Il faut parfois que se produise l'innommable pour que se brise le silence. Depuis un mois, depuis que Wissam Issa et Hasan Abou Jabal, deux jeunes reconnus coupables de meurtres, ont été pendus en public «pour l'exemple» dans le petit village de Tabarja, à 30 km au nord de Beyrouth, le Liban est sous le choc. Depuis ce 19 mai de triste mémoire, Walid Sleibé, militant au sein du Mouvement pour le droit des personnes, court de conférence en table ronde. Ce jour-là, il anime un débat à l'école Sainte-Maryse d'Aïn Mraïsseh, à Beyrouth. Entre élèves, le dialogue s'installe. «Celui qui a commis un crime, il faut l'empêcher de recommencer», entame une jeune fille. «On ne corrige pas le mal par le mal», répond sa voisine. Une brunette de 15 ans s'emporte: «De l'argent, on en a pour construire un casino mais pas pour réparer les prisons.» Toutes les élèves ont vu les pendus de Tabarja à la télévision. En 1995, surpris lors d'un cambriolage dans une villa, ils avaient abattu les propriétaires, un jeune couple.

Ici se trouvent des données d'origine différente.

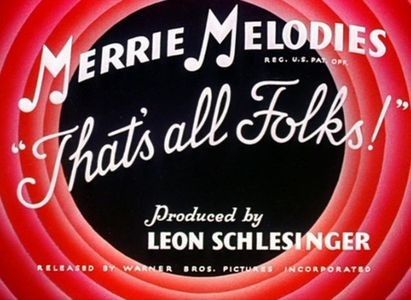 Wackiki Wabbit - 1943 - Wackiki Wabbit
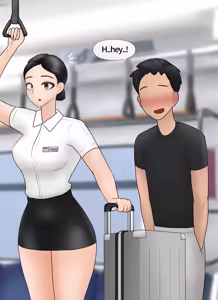 Page 991 of Private SM room 1-14 - preview thumbnail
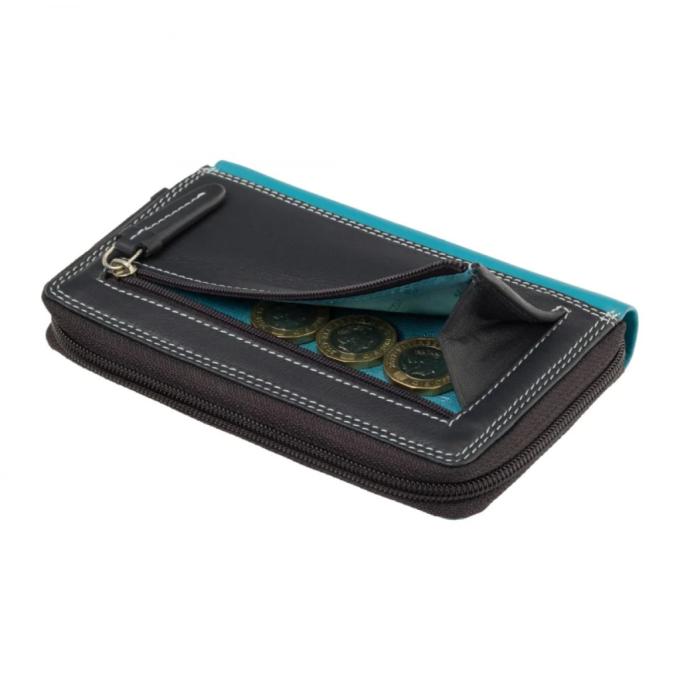 Visconti RB98 BLUE M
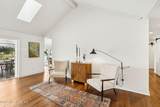 24726 Misty Lake Drive - Photo 8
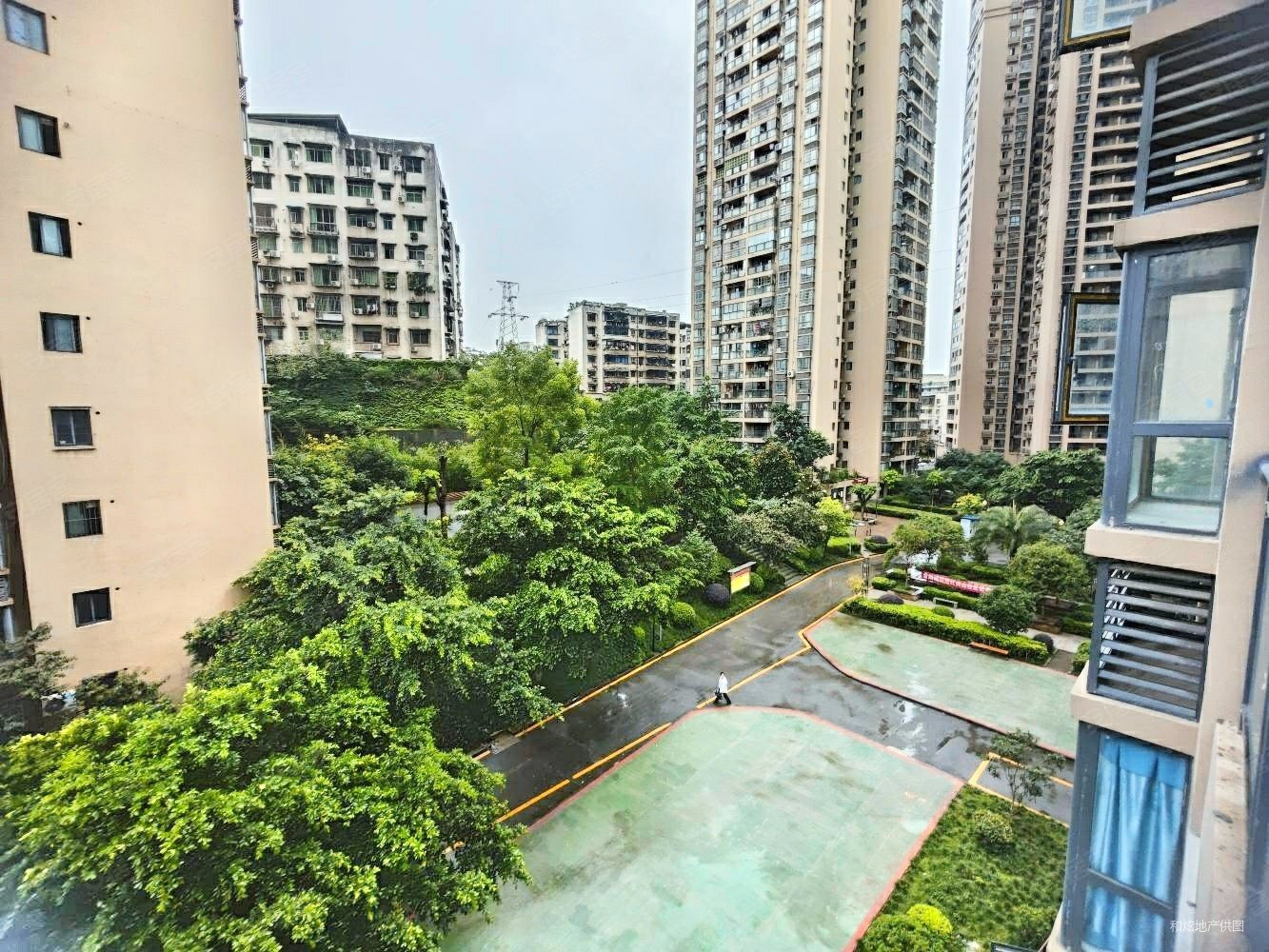 中悦城尚城2室2厅1卫85㎡南39.8万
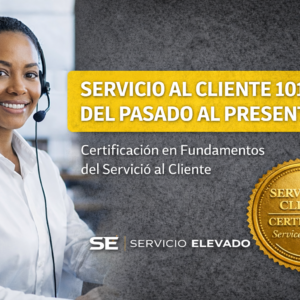 Employee Customer Service Training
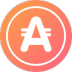 appc交易所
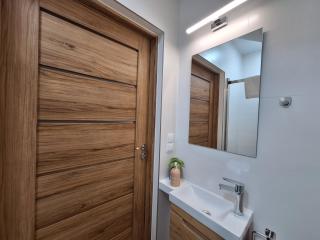 Magic Apartments - Zatoria - Zator - 5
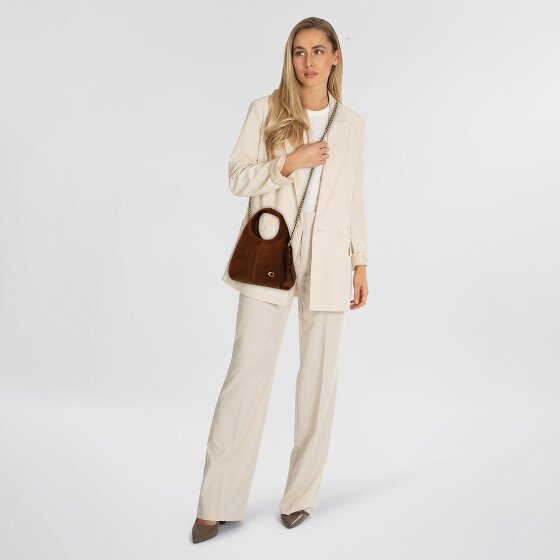 Coach Lana Sac à main Cuir 23.5 cm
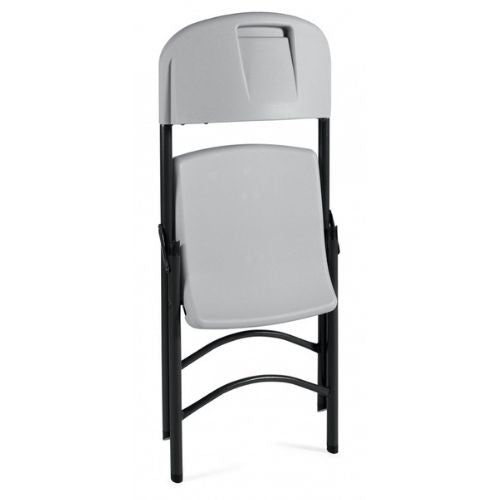 Lite-Lift Set of 4 Occasional Chair | Lightweight & Durable | Offices To Go OfficeToGo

L'ensemble des chaînes du pays ont filmé l'exécution. L'arrivée un peu avant l'aube des deux condamnés, âgés de 24 et 25 ans, aussi blancs que leurs polos; la foule, obscène, 1 500 personnes venues jusque de Beyrouth, des fêtards sortant des night-clubs. La potence dressée sur la place du village, face à la mer . Le bourreau en cagoule portant un condamné dont les genoux se dérobaient, le poussant pour qu'il ne s'agrippe pas aux bords de la potence.